初の木造衛星…京大と住友林業が世界で初めて完成した意義
京都大学と住友林業は28日、木造人工衛星「リグノサット」が完成したと発表した。木造の宇宙機は世界初で、宇宙開発で木材が使用できるかを検証する。6月4日にも宇宙航空研究開発機構(JAXA)へ実機を引き渡し、9月に米スペースXのロケットで国際宇宙ステーション(ISS)へ打ち上げる。10月に日本実験棟「きぼう」から放出後、運用を始める。運用中に取得したデータを基に、宇宙開発での木材利用の拡大を目指す。

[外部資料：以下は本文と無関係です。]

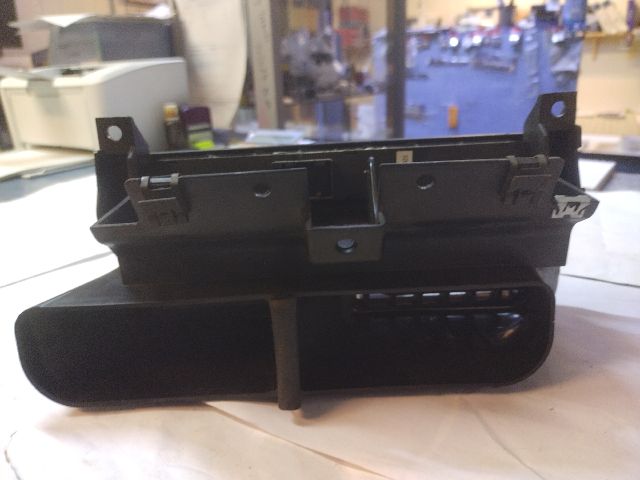 bontott FIAT GRANDE PUNTO Vészvillogó Kapcsoló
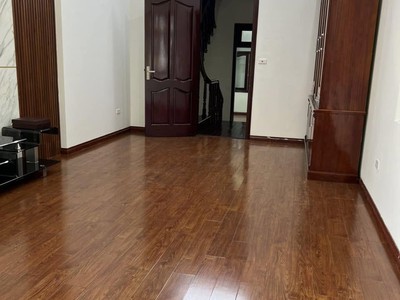 Bán nhà khuất duy tiến thanh xuân, phân lô oto dt52m2 mặt tiền rộng nhỉnh 15 tỷ 4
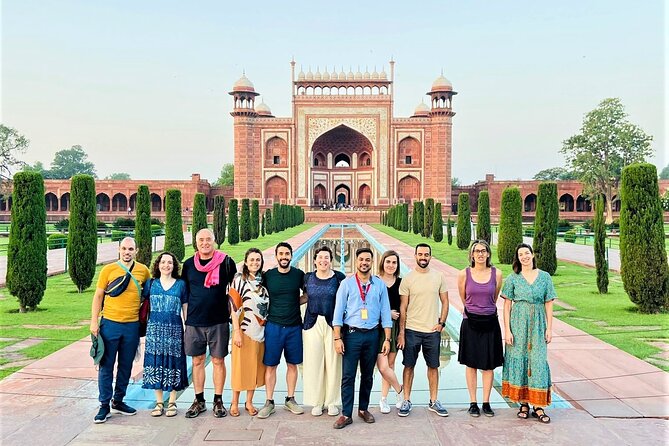 Private Tour Guide For Taj Mahal And Agra Fort - Traveler Considerations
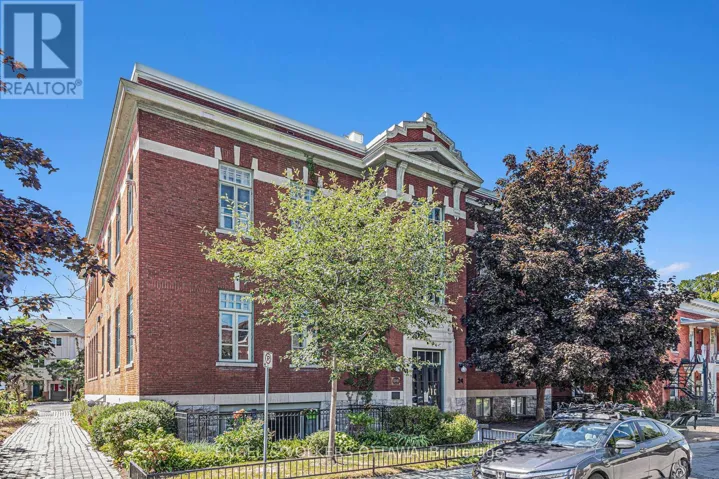 203 - 24 SPRINGFIELD ROAD, Ottawa, Ontario K1M1C9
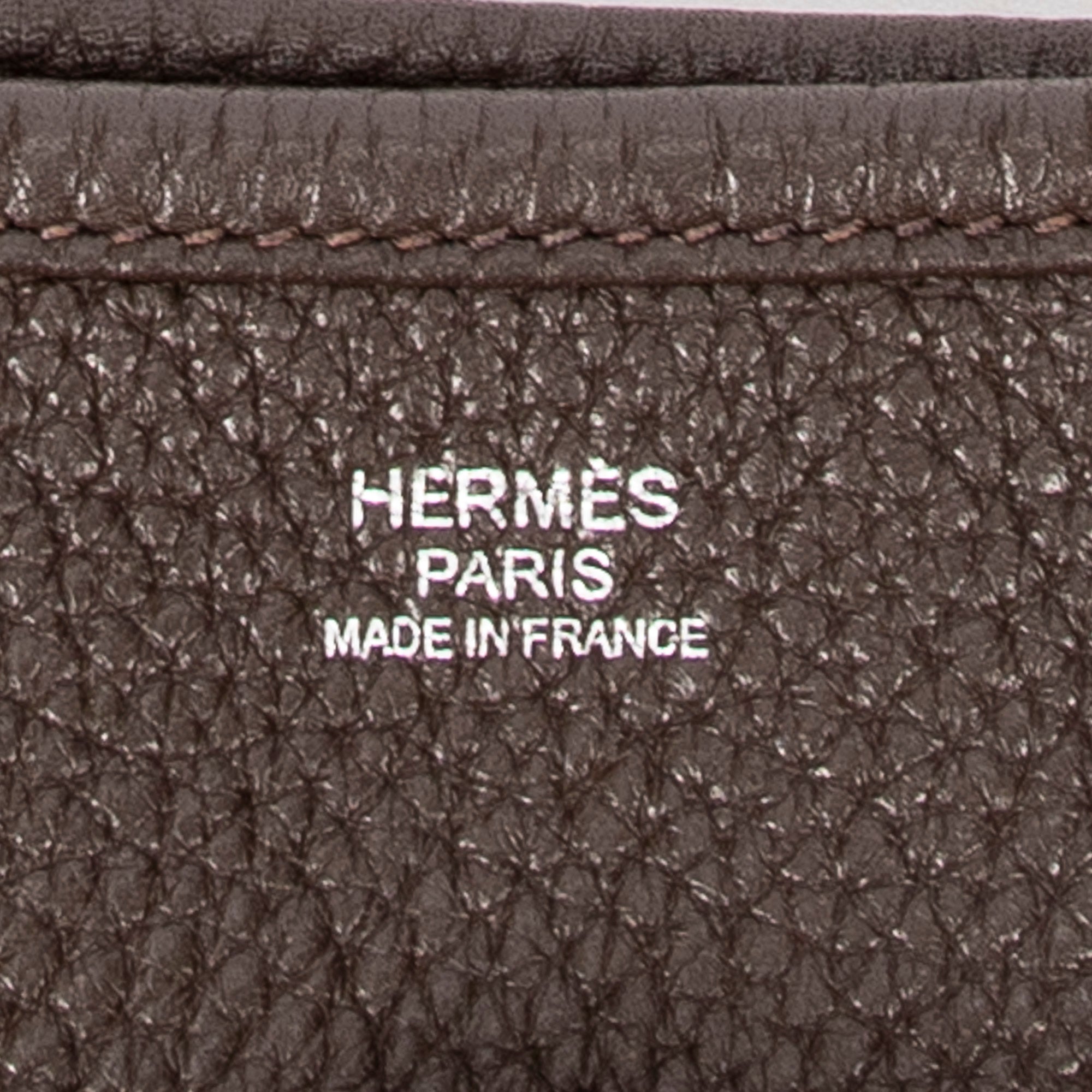 Shoulder Bag Evelyne III PM Chocolate Taurillon Clemence Leather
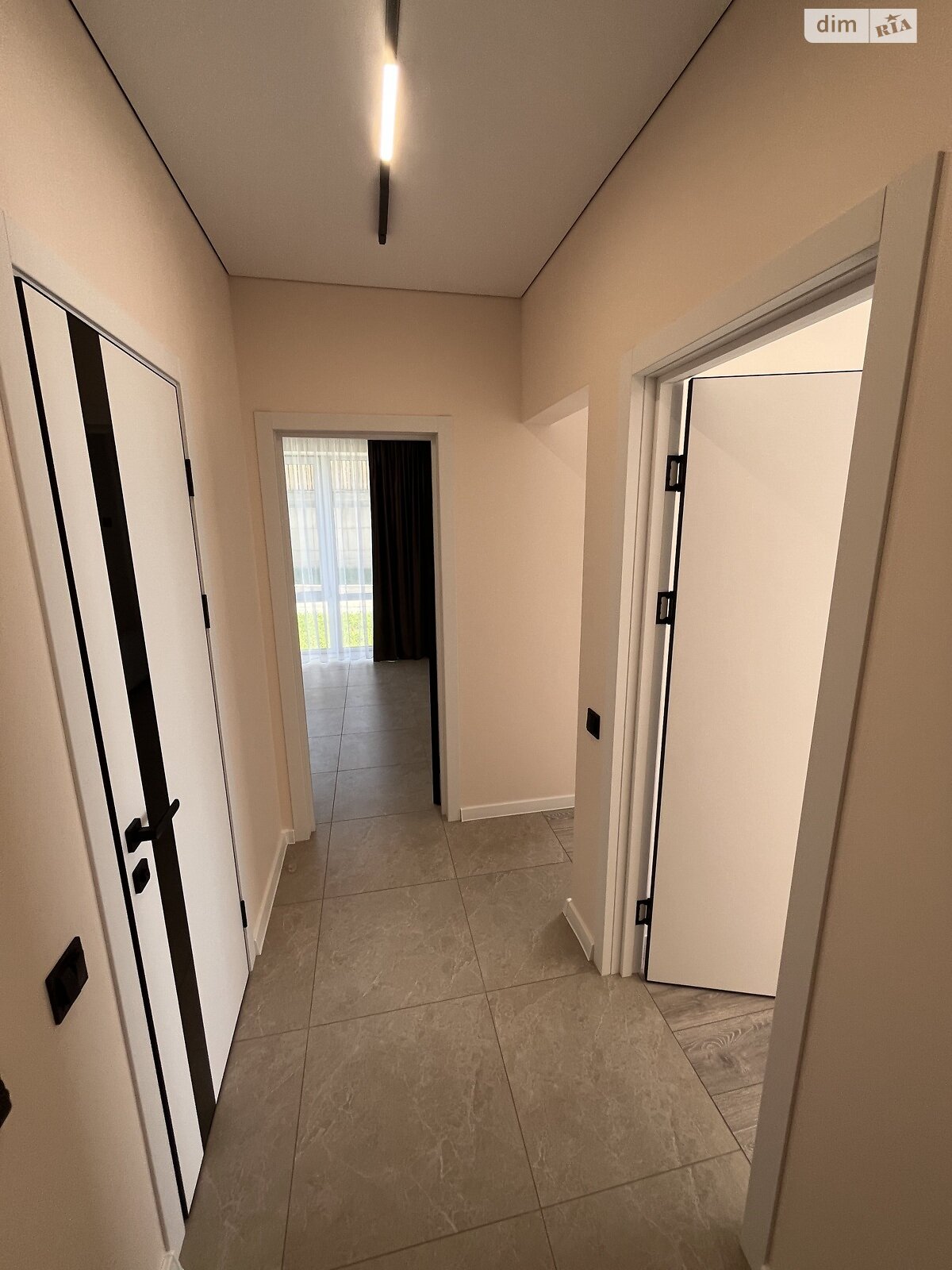 Продажа двухкомнатной квартиры в Ровно, на ул. Николая Боголюбова 1И, район Счастливое фото 1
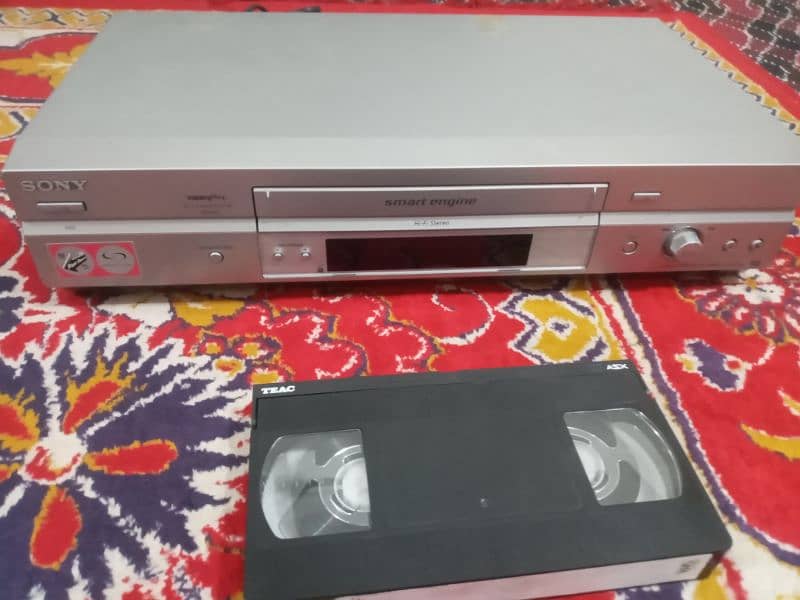 LG panasonic sony vcr ok and good condition full working 3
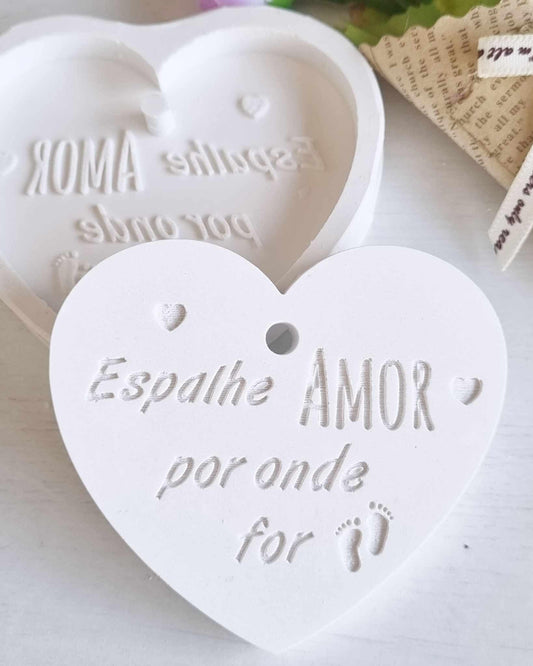 Molde de coração branco com frase "Espalhe Amor por onde for"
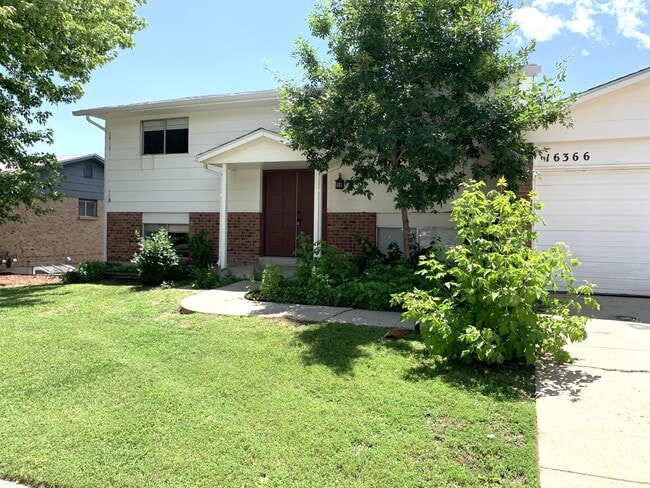 16366 W 13th Pl in Golden, CO - Building Photo - Building Photo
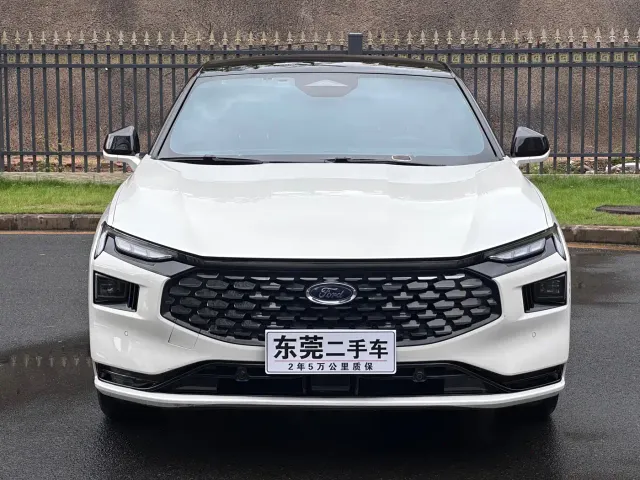 Ford Mondeo — Фото автомобиля 3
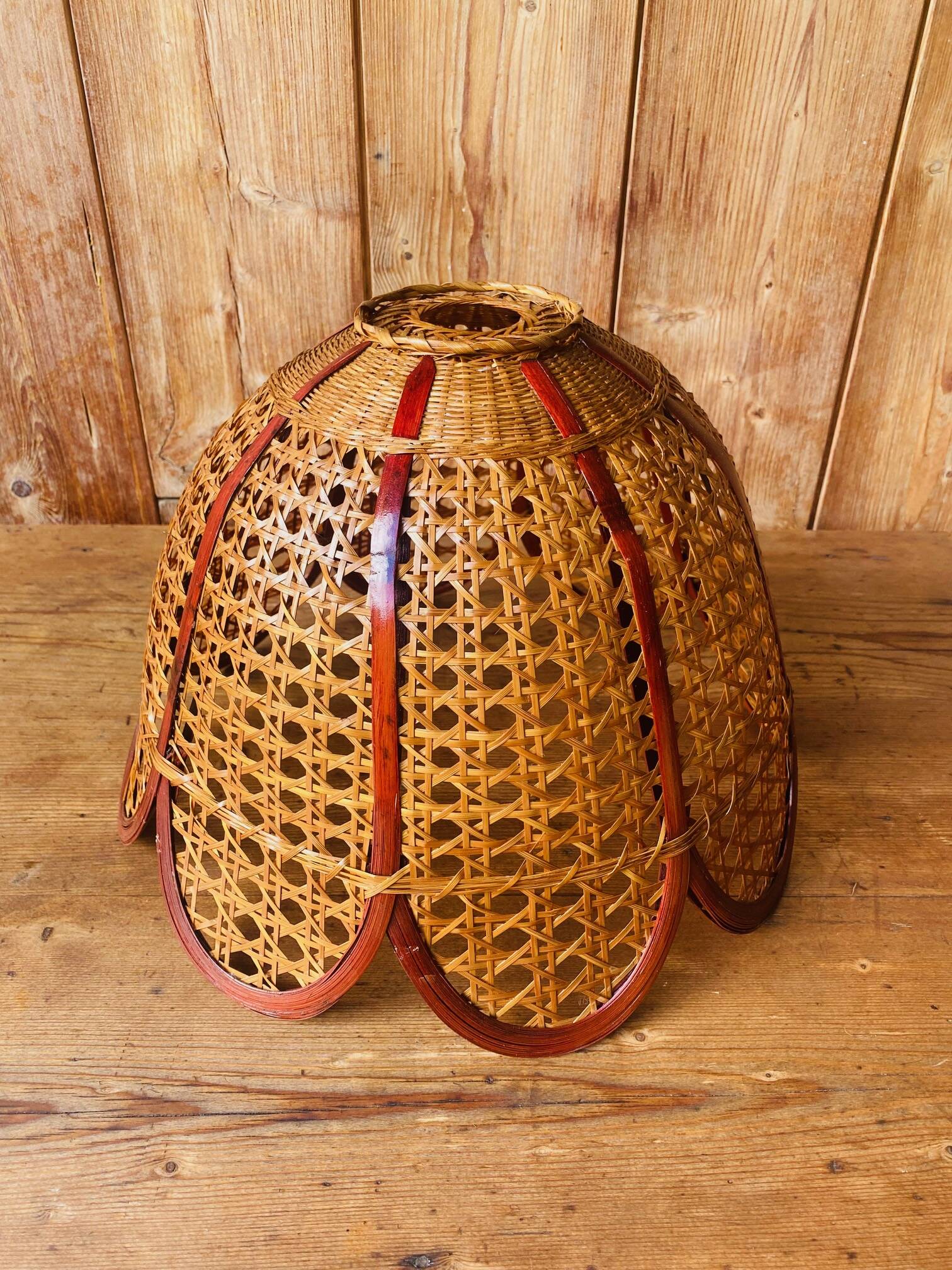 Vintage rattan flower pendant light.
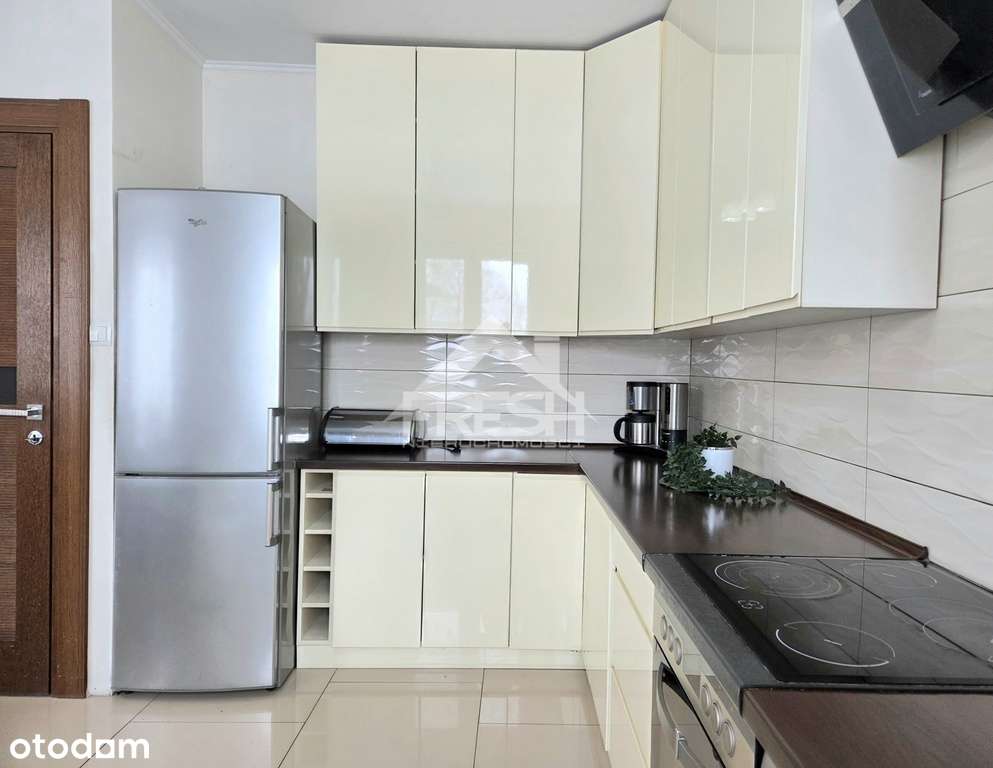 Dom w Bladowie z dużym ogrodem i tarasem-6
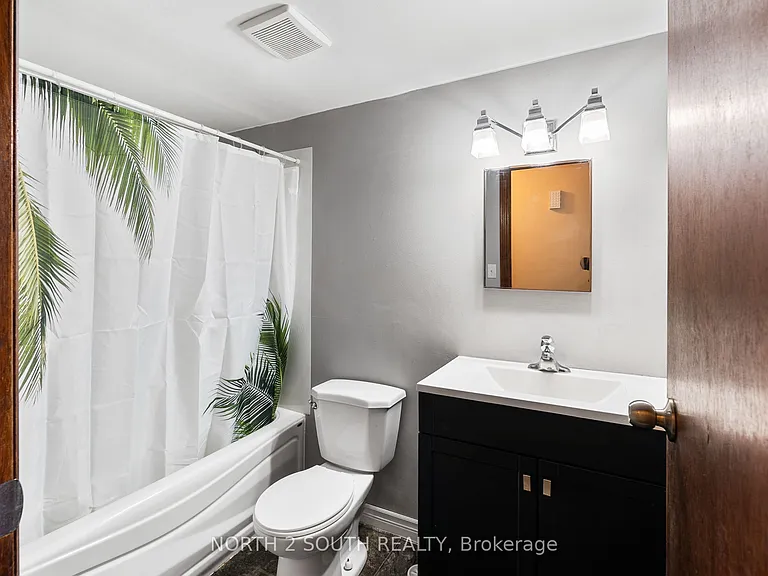 1360 Goyeau St — Photo 17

リグノサットは木造構体の歪みや衛星内部の温度・地磁気測定、宇宙放射線の影響を調べるといった宇宙空間での木材利用性を解析し、アマチュア地上局と連携した衛星と地上との通信を実施する。10月に運用を開始し、2025年春に終了する予定。京大の土井隆雄特定教授は「誰も作ったことがない衛星を作れた。今後は2号機、3号機と大型化して実証していきたい」と意気込みを語った。
縦10センチ×横10センチ×高さ11センチメートル、重量1キログラムという手のひらに乗るくらいの大きさの超小型衛星。木製だと大気圏再突入時に完全燃焼して水蒸気と二酸化炭素(CO2)のみを生成するため、従来に比べて燃焼時に発生する微粒子が少なく、地球の気候や通信に悪影響を及ぼしにくい。また高周波電磁波を透過するためアンテナを内蔵でき、アルミニウムと同等の磁気透過性を持つため磁気を使う駆動装置が使えるという利点がある。木材を使った新たな宇宙機が実証できれば、宇宙開発も脱炭素社会の実現に貢献できると期待される。